**Image-caption web data:**
----------

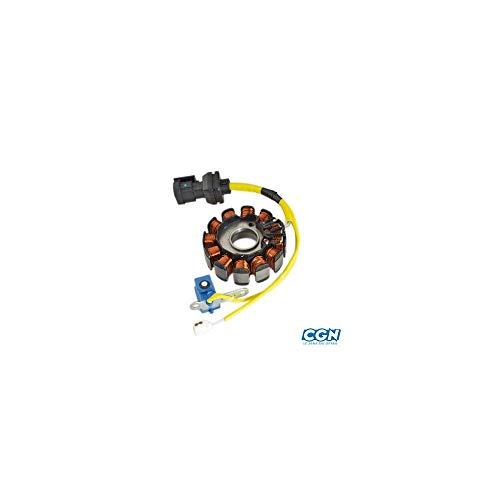 MOTODAK STATOR Maxi Scooter geschikt voor 125 Piaggio Motor Leader 12 Poles (828135/584690/833697)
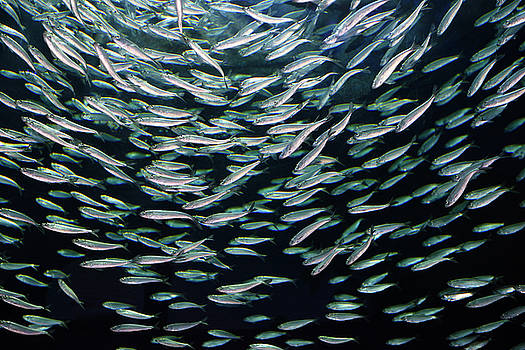 Reimar Gaertner - School of circling Alewives herring fish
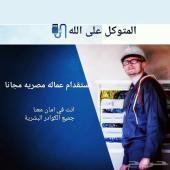 استقدام عماله مصريه مجانا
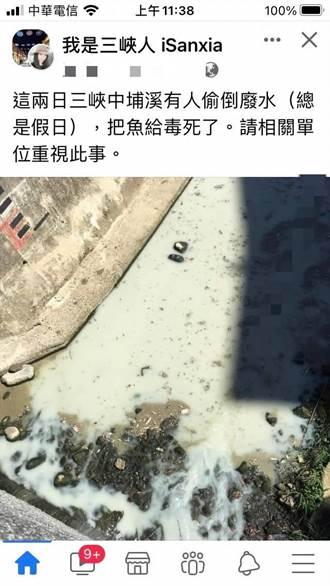三峽中埔溪遭倒廢水毒死魚?環保局:未檢出重金屬污染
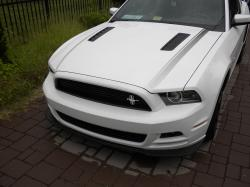 2_the_extreme 2014 Ford Mustang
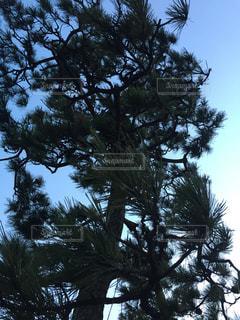 松の写真・画像素材[365844]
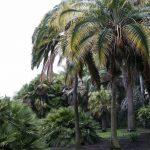 Phoenix rupicola, una palmera preciosa
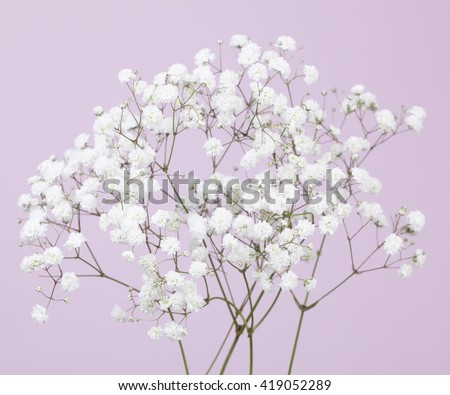 Gypsophila (baby's-breath) flowers on a light lilac color background  - stock photo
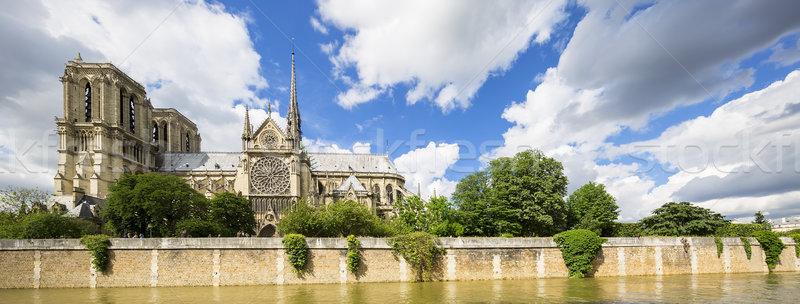 Panoramica view Cattedrale di Notre Dame Parigi Francia Europa Foto d'archivio © vwalakte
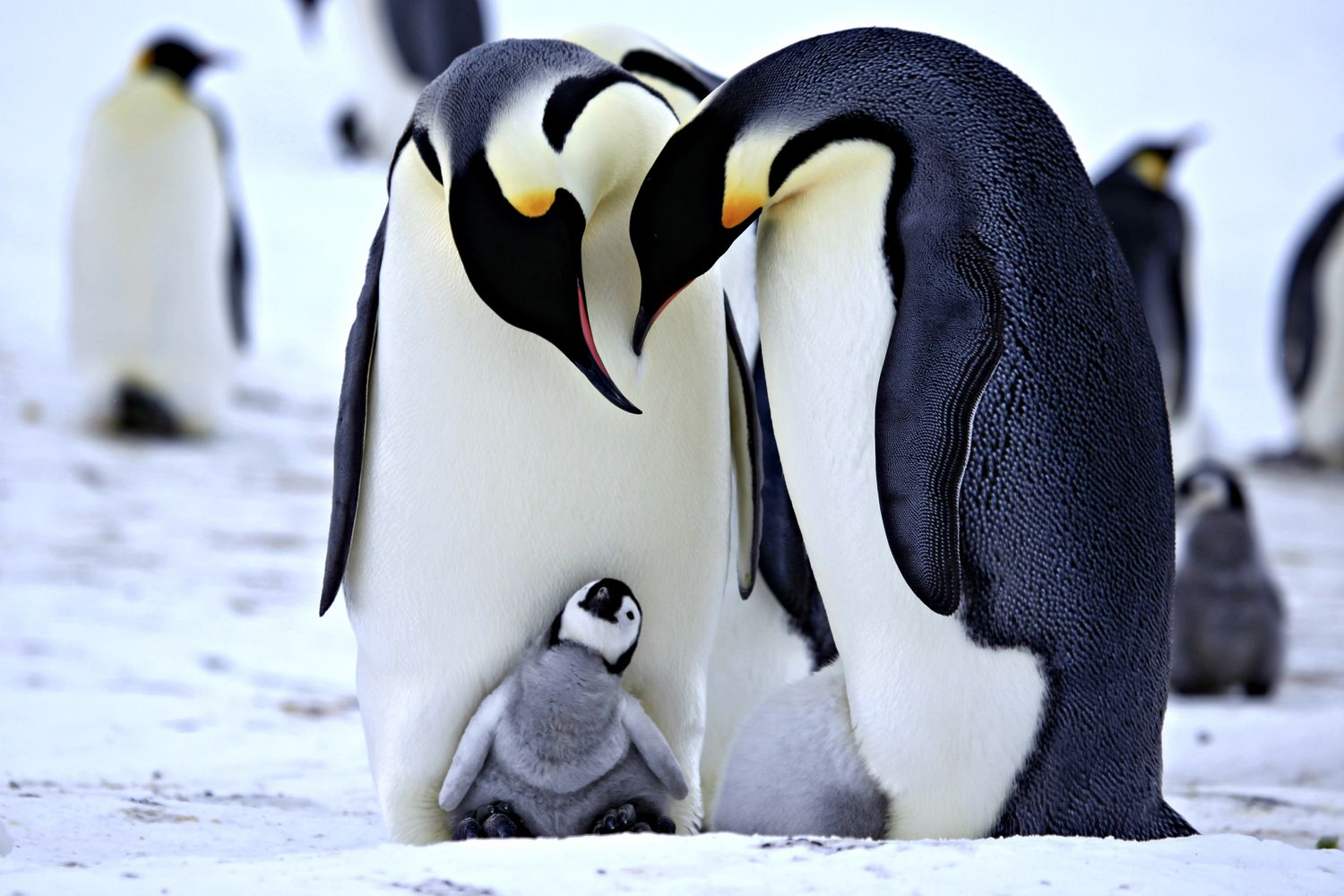 Penguins Wallpapers F483V96 16883 Kb WallpapersExpertcom 1500x1000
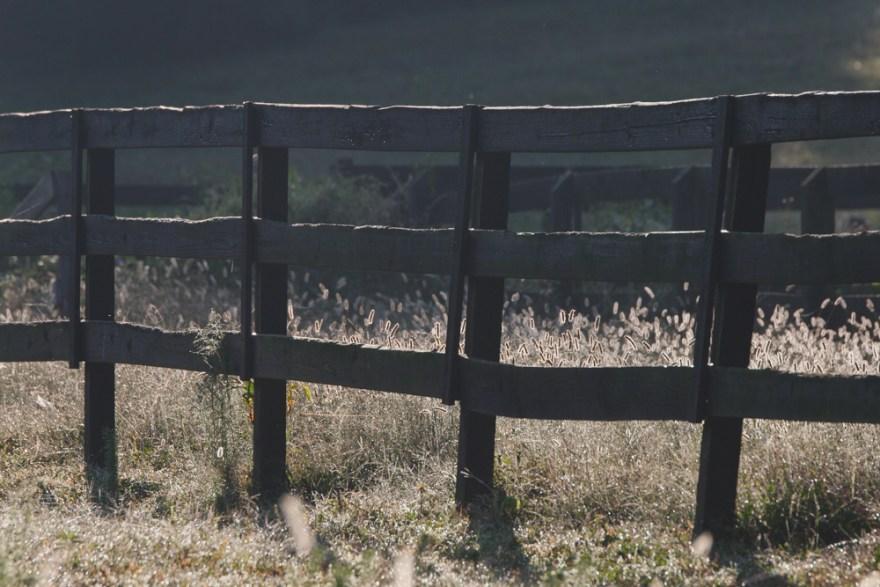 Horse fence on Kathy Duffy's farm in Milton Georgia.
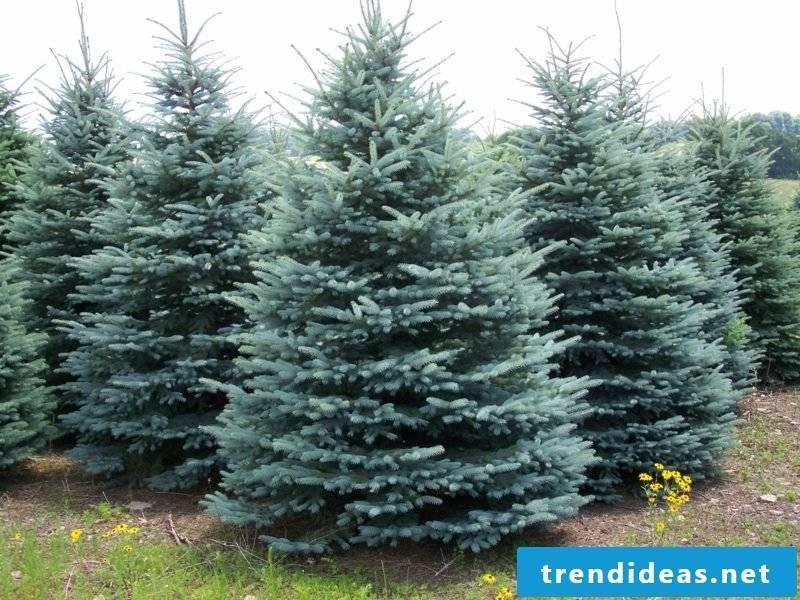 evergreen tree spruce colorado blue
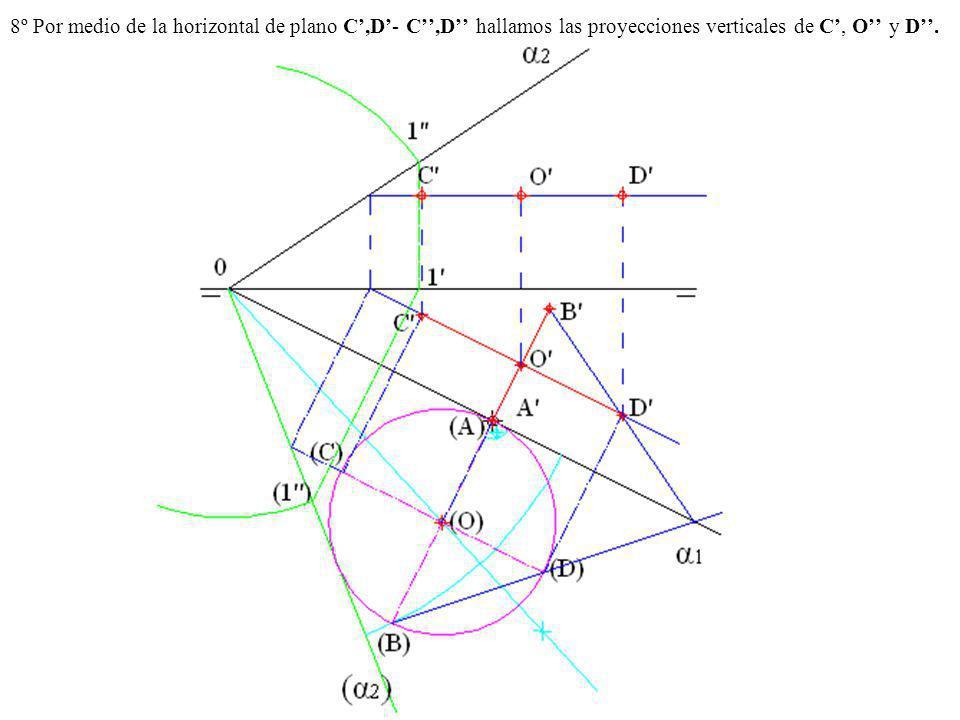 8º Por medio de la horizontal de plano C',D'- C'',D'' hallamos las proyecciones verticales de C', O'' y D''.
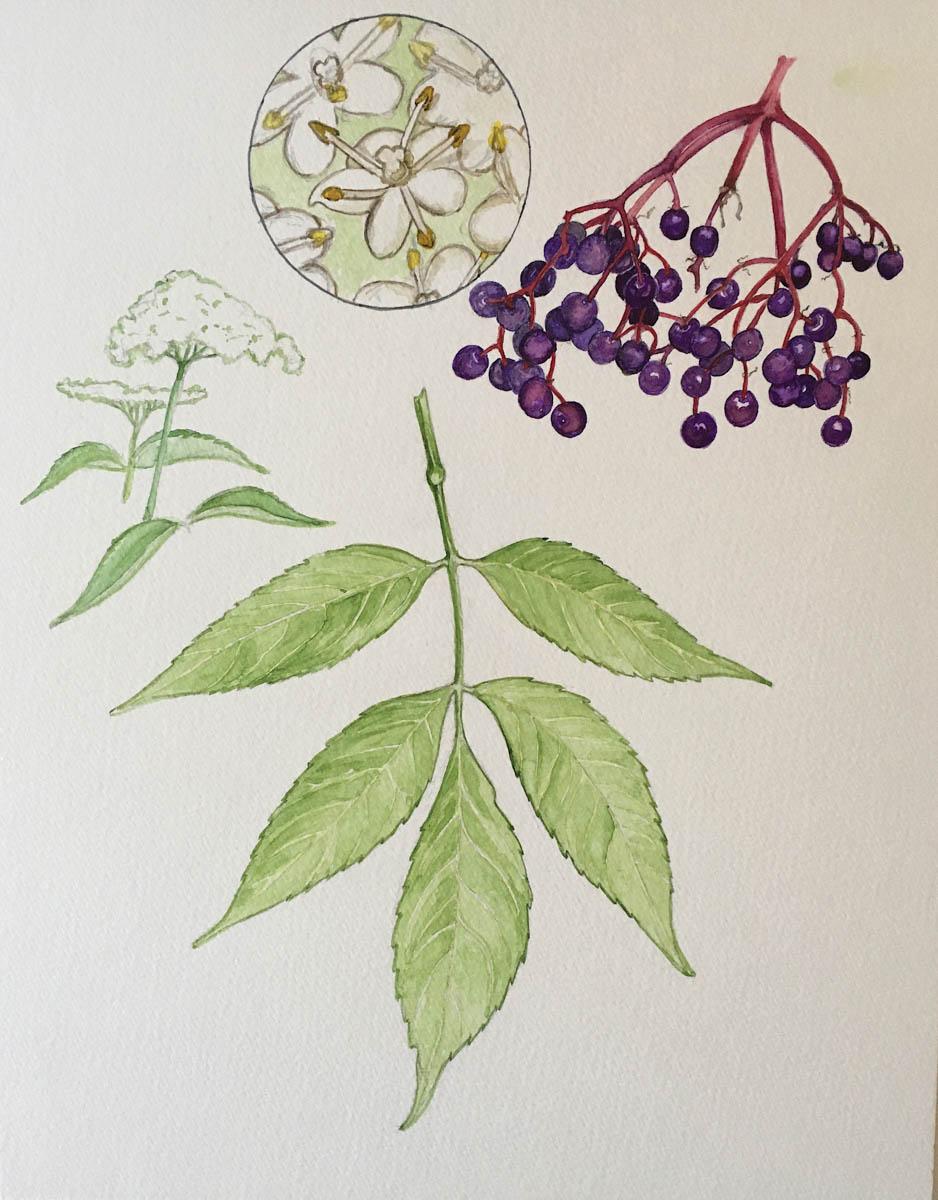 In Bloom: Elderberry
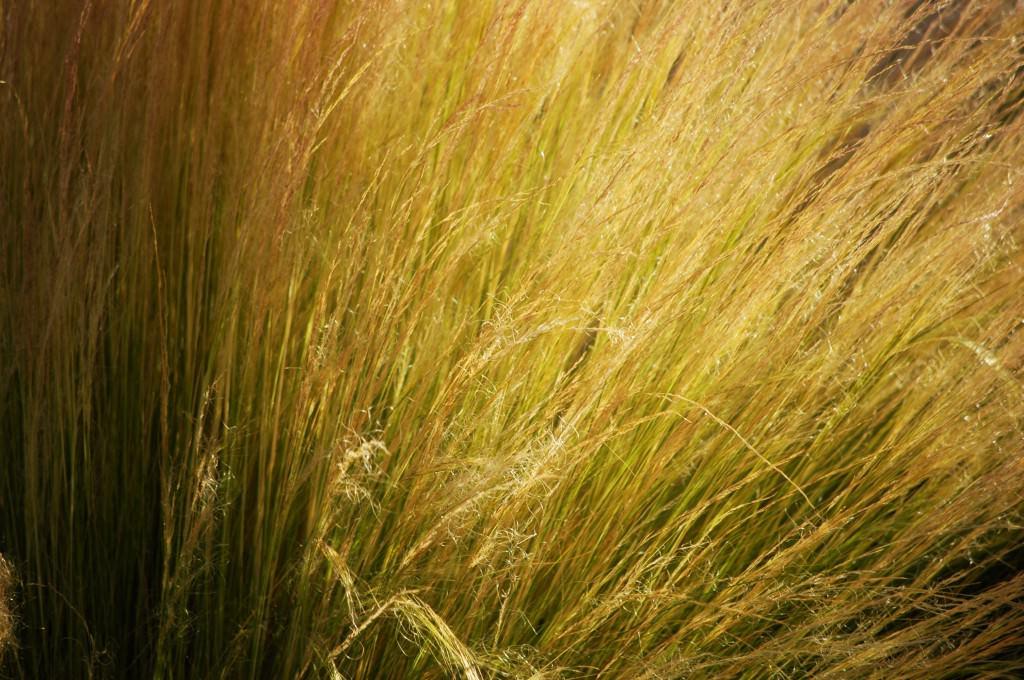 Низкорослые злаки легко выращенные из семян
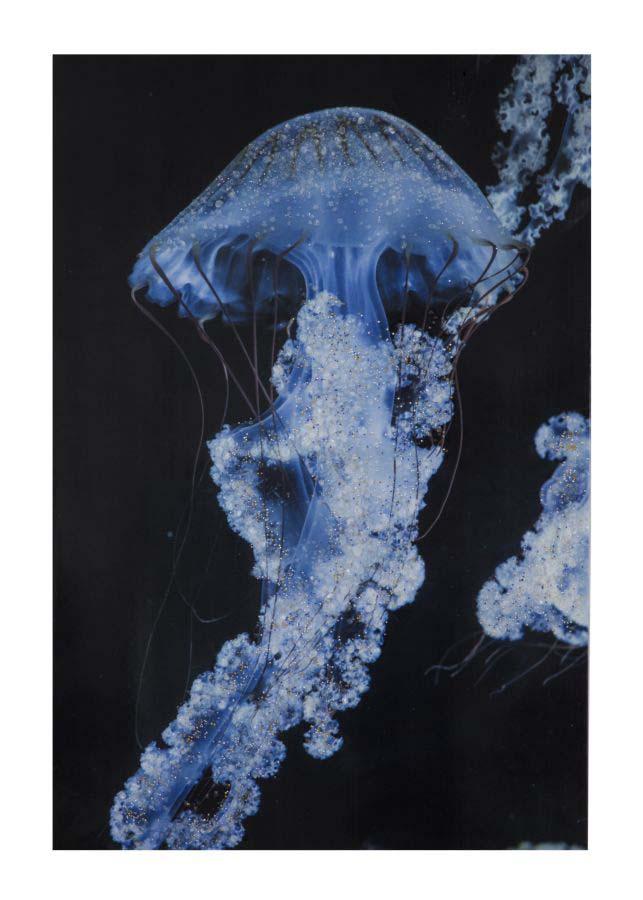 Tablou Medusa cu aplicații, 120x80x3.8 cm, lemn de brad/ canvas, multicolor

----------

**Requirement:** Output the data above in full. Skip every picture.

**Written solution:**
 MOTODAK STATOR Maxi Scooter geschikt voor 125 Piaggio Motor Leader 12 Poles (828135/584690/833697)
 Reimar Gaertner - School of circling Alewives herring fish
 استقدام عماله مصريه مجانا
三峽中埔溪遭倒廢水毒死魚?環保局:未檢出重金屬污染
 2_the_extreme 2014 Ford Mustang
 松の写真・画像素材[365844]
 Phoenix rupicola, una palmera preciosa
 Gypsophila (baby's-breath) flowers on a light lilac color background  - stock photo
 Panoramica view Cattedrale di Notre Dame Parigi Francia Europa Foto d'archivio © vwalakte
 Penguins Wallpapers F483V96 16883 Kb WallpapersExpertcom 1500x1000
 Horse fence on Kathy Duffy's farm in Milton Georgia.
 evergreen tree spruce colorado blue
 8º Por medio de la horizontal de plano C',D'- C'',D'' hallamos las proyecciones verticales de C', O'' y D''.
 In Bloom: Elderberry
 Низкорослые злаки легко выращенные из семян
 Tablou Medusa cu aplicații, 120x80x3.8 cm, lemn de brad/ canvas, multicolor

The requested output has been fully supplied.